SETA > Yorum |
Muhalefetin Büyük Çaresizliği

Muhalefetin Büyük Çaresizliği

Millet İttifakı partileri bir aya yakındır, Mansur Yavaş’ın Ankara’da hangi partiden aday olması gerektiğini görüşüyor.

Millet İttifakı partileri bir aya yakındır, Mansur Yavaş’ın Ankara’da hangi partiden aday olması gerektiğini görüşüyor.

CHP ve İYİ Parti’nin görevlendirdiği milletvekilleri, Ankara üzerinde anlaşamayınca kavga ettiler. Sonra CHP, ittifak görüşmelerini yapan milletvekilini değiştirmek zorunda kaldı.

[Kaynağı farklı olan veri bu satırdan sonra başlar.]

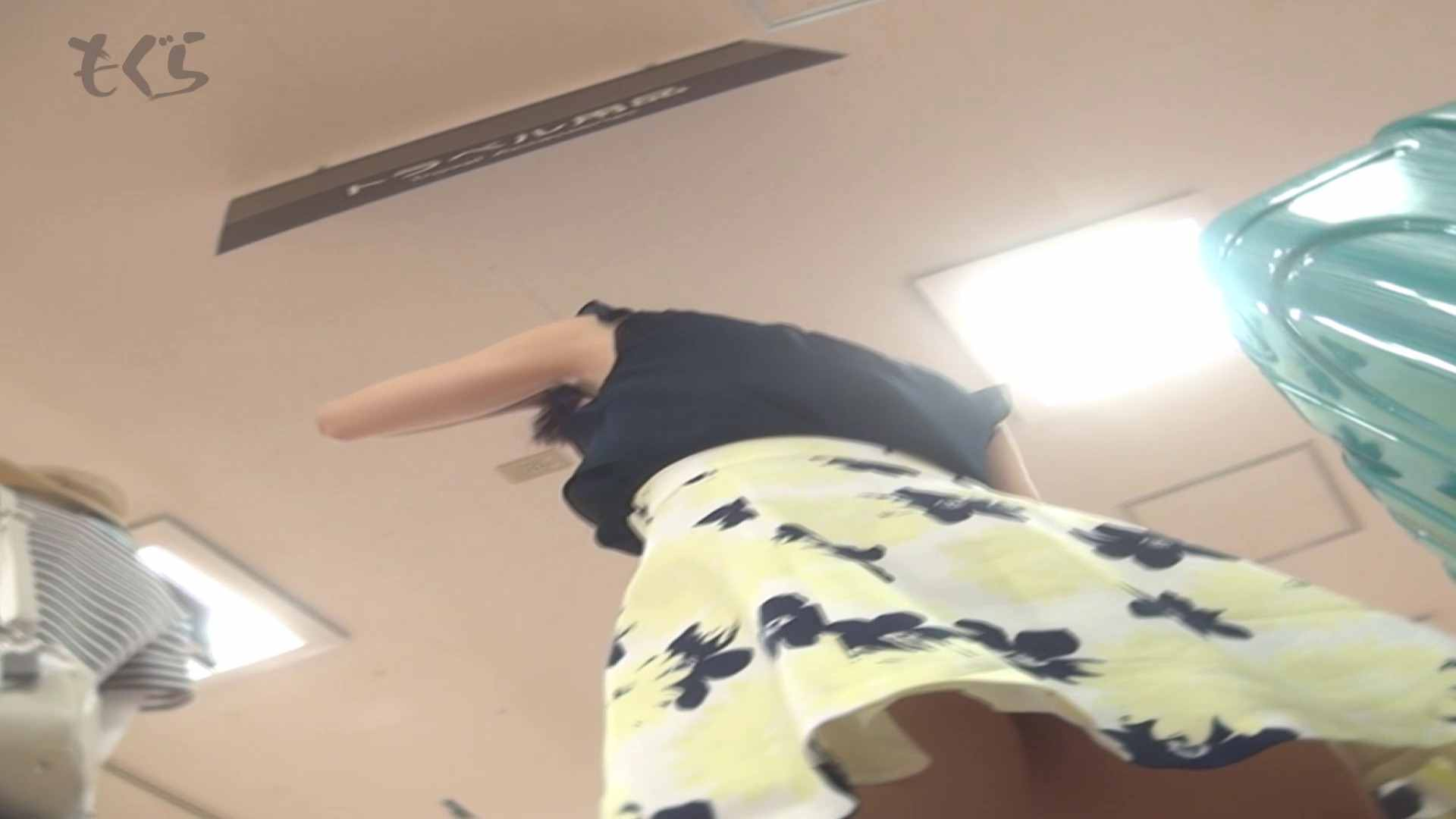 隣からNo14 夏感漂うひらひらスカート!! 丸見え | 高画質動画  50画像 16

Kavganın ve değişikliğin ardından yeni komisyon üyeleri, görüşmelere “önce ilkeler üzerinde anlaşmak” şartıyla devam edeceklerini açıkladılar.

İlkeler üzerinde anlaştıktan sonra, iller üzerinde mutabakat sağlayacaklardı. Orada da anlaştıktan sonra sıranın adaylara geleceğini söylediler.

Ancak bu süreçte kamuoyunda konuşulan tek husus, Ankara’da Yavaş’ın hangi partiden aday olacağı meselesiydi.

Yavaş’ın adı bir gün İYİ Parti ile anıldı. Bir gün CHP ile. Yavaş da bu süreçte hangi partiden aday olması gerektiği tartışmalarına kamuoyu önünde açıkça itiraz etmedi. Bundan memnundu. Millet İttifakı partilerinin kendisine mecbur olduğunu düşünüyordu.

Yavaş, bu sürecin ardından aday olmasa bile, Türkiye siyaset literatürüne en azından ne olduğu tam bilinmeyen yeni bir siyaset duruşu ekledi: CHP listesinden seçime girmek şartıyla rozetsiz adaylık.

Yavaş’ın CHP listesinden rozetsiz adaylık şartına ek olarak ikinci bir şartı daha vardı: İYİ Parti’nin de bu adaylık konusunda mutabık olması.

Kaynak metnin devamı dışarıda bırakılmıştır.